Given instruction 1:
Rewrite the paragraph beginning "I've tried a couple of different skeg tabs" from the forum thread on steering torque as a short bulleted list that keeps its main facts.

Given text:
# Tunnels, Tillers, and Steering Torque?



## Smackdaddy53 (Dec 31, 2012)

If you are running a motor that high the tab will be nothing more than just another sacrificial anode on any size motor tiller or center/side console. The only time that tab really works is when the cavitation plate on the lower unit is even or just a little higher than the bottom of the transom. I ran both my 90 and 70 with and without them and noticed no difference. They were not tillers but the 90 had no power steering. The only thing that really helped that 90 was a Tran compression plate. I went from having to hold the wheel hard left when fully jacked to being able to steer with two fingers after installing the plate. It channels a lot of water and I can only imagine how much less stress is put on your steering system.


----------



## Vertigo (Jun 3, 2012)

I've tried a couple of different skeg tabs as well as modifying the skeg shape, all with not much luck. As noted above, the skeg is not doing much when the prop is getting most of it's water thru the tunnel. I've modified the trim tab on my current motor with an epoxy compound to make it larger and longer. Since it always sits in the prop wash, no matter how high the motor, it does help to control torque. At lower motor positions, tilt/trim can come into play to take the load off the tiller.

Supplied data:

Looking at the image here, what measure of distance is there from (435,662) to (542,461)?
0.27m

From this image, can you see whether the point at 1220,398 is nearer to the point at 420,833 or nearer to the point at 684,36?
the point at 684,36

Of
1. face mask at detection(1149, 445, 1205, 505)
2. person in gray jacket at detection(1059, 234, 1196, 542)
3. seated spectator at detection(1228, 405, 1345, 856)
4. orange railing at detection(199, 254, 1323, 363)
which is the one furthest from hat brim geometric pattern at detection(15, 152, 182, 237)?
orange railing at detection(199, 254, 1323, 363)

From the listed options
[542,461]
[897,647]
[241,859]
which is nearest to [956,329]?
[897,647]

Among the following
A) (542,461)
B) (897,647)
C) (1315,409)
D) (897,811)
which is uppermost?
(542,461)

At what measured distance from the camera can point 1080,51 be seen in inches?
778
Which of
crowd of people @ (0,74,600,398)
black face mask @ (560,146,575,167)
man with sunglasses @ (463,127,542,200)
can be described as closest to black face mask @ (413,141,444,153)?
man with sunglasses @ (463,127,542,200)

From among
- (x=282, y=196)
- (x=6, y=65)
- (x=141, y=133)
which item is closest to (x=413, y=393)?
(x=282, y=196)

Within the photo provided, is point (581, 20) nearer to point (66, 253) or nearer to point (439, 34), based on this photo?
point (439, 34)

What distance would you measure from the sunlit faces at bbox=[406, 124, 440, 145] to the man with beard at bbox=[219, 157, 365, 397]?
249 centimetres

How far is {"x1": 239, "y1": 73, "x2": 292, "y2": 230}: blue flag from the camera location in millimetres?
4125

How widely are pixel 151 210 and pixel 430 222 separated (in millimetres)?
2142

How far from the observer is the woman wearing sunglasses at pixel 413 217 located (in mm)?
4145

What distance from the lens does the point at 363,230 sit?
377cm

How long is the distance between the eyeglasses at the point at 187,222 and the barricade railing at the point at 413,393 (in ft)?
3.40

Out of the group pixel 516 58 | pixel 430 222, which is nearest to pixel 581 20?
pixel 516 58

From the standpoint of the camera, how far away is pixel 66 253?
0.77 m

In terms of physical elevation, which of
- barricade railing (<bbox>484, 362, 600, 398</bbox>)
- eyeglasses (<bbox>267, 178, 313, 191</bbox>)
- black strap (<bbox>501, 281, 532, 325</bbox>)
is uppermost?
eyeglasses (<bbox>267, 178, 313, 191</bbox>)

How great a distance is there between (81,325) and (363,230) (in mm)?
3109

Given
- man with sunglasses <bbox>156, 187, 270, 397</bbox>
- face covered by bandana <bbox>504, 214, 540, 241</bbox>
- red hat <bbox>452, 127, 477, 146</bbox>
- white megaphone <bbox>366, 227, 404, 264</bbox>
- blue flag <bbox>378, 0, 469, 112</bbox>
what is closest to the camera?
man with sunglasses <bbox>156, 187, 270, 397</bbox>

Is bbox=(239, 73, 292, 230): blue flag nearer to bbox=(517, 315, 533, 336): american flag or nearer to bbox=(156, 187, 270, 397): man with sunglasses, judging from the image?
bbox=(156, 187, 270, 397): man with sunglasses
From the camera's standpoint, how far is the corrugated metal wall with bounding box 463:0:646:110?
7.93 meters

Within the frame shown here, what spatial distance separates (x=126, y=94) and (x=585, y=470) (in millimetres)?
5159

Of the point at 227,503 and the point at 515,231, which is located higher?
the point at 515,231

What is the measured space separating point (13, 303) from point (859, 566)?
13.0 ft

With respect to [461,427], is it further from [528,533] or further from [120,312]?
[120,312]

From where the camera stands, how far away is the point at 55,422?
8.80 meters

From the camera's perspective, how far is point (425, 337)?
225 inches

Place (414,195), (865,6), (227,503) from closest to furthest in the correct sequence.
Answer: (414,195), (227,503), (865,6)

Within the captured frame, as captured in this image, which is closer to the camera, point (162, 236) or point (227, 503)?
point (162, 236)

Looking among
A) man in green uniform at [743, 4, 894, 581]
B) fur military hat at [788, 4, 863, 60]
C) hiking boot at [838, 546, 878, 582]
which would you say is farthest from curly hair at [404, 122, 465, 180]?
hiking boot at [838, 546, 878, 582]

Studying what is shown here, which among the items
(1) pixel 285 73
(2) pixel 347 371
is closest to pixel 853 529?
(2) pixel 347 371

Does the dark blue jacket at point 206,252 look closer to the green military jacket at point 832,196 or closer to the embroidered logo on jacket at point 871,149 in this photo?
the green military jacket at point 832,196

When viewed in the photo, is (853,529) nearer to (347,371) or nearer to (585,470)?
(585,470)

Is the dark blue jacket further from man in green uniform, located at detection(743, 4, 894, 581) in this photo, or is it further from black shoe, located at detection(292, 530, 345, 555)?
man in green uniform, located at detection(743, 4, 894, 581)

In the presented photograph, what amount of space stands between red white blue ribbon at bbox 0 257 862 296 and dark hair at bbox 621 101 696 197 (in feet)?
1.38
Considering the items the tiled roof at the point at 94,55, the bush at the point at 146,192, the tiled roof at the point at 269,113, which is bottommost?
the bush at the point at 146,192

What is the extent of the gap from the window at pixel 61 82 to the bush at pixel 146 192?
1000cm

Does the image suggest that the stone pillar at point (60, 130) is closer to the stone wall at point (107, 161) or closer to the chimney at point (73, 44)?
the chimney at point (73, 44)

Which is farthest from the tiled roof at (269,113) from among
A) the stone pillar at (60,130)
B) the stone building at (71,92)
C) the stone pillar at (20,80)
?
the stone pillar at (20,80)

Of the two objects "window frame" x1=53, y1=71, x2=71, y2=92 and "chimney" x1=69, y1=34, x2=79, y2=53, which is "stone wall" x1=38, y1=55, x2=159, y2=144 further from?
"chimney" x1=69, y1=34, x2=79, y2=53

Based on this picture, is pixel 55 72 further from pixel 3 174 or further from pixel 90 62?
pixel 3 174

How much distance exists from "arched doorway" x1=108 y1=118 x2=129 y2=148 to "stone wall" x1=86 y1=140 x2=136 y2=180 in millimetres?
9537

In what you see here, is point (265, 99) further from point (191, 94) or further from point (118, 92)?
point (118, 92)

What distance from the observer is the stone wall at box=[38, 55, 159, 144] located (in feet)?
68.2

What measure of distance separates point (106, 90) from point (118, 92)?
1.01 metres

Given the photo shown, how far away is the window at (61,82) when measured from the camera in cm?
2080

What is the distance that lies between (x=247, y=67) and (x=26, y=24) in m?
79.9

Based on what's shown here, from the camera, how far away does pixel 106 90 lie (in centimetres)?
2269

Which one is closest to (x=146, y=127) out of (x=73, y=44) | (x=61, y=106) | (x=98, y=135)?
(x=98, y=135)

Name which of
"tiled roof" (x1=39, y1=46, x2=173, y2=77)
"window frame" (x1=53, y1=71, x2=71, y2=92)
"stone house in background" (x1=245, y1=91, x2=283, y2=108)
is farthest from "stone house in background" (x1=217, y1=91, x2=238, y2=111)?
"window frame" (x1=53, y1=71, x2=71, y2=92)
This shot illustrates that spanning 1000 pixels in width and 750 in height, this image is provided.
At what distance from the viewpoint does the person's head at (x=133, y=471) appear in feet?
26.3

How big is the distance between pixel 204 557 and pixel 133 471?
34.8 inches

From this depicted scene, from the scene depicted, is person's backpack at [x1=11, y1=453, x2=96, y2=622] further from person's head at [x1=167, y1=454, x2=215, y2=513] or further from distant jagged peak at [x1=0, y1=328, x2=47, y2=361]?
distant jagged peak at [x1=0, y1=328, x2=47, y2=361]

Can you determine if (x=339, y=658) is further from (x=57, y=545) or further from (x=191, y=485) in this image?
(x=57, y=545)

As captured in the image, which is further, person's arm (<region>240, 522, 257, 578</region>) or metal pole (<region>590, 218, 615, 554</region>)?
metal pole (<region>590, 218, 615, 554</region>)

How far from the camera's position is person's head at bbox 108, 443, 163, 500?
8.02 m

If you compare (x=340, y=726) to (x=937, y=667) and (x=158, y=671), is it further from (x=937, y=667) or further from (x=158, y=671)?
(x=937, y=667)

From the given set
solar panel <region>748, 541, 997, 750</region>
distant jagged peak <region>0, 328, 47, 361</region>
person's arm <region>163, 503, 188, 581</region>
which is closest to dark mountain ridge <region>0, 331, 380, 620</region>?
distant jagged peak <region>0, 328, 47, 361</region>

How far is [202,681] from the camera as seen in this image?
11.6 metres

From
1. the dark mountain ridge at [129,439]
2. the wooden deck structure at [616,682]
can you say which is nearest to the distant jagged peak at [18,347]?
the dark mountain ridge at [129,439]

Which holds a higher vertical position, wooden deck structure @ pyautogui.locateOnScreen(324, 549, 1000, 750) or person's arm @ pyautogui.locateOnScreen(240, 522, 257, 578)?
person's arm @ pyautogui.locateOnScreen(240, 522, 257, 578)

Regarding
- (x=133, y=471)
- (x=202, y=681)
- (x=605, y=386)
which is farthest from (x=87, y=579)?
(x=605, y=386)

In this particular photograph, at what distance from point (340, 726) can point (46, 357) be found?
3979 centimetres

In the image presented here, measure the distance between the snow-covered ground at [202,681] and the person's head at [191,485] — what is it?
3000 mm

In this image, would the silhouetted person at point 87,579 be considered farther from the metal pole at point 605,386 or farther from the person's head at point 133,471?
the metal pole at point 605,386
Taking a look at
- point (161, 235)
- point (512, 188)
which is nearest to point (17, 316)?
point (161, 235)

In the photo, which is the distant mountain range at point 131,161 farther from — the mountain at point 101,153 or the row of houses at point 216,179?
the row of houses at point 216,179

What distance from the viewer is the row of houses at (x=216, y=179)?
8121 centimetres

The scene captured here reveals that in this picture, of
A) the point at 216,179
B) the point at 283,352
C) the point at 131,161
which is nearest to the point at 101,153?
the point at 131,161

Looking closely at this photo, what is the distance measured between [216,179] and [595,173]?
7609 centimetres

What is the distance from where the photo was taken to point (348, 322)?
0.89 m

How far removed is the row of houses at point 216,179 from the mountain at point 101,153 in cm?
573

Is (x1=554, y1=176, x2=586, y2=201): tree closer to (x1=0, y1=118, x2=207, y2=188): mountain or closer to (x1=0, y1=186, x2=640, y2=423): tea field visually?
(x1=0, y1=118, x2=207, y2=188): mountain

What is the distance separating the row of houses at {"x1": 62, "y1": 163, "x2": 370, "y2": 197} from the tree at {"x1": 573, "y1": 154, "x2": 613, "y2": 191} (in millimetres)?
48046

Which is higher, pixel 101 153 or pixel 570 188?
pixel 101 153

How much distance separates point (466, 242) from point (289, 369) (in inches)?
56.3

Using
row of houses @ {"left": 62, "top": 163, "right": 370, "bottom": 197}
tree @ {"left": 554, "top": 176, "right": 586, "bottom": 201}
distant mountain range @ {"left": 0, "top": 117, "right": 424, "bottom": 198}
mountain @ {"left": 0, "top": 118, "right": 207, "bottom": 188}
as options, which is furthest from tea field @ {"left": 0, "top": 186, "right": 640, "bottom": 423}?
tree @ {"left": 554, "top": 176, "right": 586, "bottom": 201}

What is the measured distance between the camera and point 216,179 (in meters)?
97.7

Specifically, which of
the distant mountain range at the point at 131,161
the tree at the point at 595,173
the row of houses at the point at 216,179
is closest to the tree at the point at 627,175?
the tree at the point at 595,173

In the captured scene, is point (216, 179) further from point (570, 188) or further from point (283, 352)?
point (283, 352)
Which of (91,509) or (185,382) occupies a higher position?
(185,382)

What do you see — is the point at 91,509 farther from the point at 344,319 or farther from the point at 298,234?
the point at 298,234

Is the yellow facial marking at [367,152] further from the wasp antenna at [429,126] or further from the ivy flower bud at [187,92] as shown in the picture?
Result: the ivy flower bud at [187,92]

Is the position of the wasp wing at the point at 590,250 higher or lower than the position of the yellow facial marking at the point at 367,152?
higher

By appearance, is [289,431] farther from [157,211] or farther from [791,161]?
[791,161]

Given instruction 2:
Put the rows from the line with "Is the position" through the end of the rows into a Markdown table with the columns Number and Line, leaving out blank lines.

Correct response 1:
- Several skeg tabs and a modified skeg shape were tried with little success.
- The skeg does little when the prop gets most of its water through the tunnel.
- The trim tab on the current motor was made larger and longer with an epoxy compound.
- Because the trim tab always sits in the prop wash, whatever the motor height, it helps control torque.
- At lower motor positions, tilt/trim can take the load off the tiller.

Correct response 2:
| Number | Line |
|---|---|
| 1 | Is the position of the wasp wing at the point at 590,250 higher or lower than the position of the yellow facial marking at the point at 367,152? |
| 2 | higher |
| 3 | By appearance, is [289,431] farther from [157,211] or farther from [791,161]? |
| 4 | [791,161] |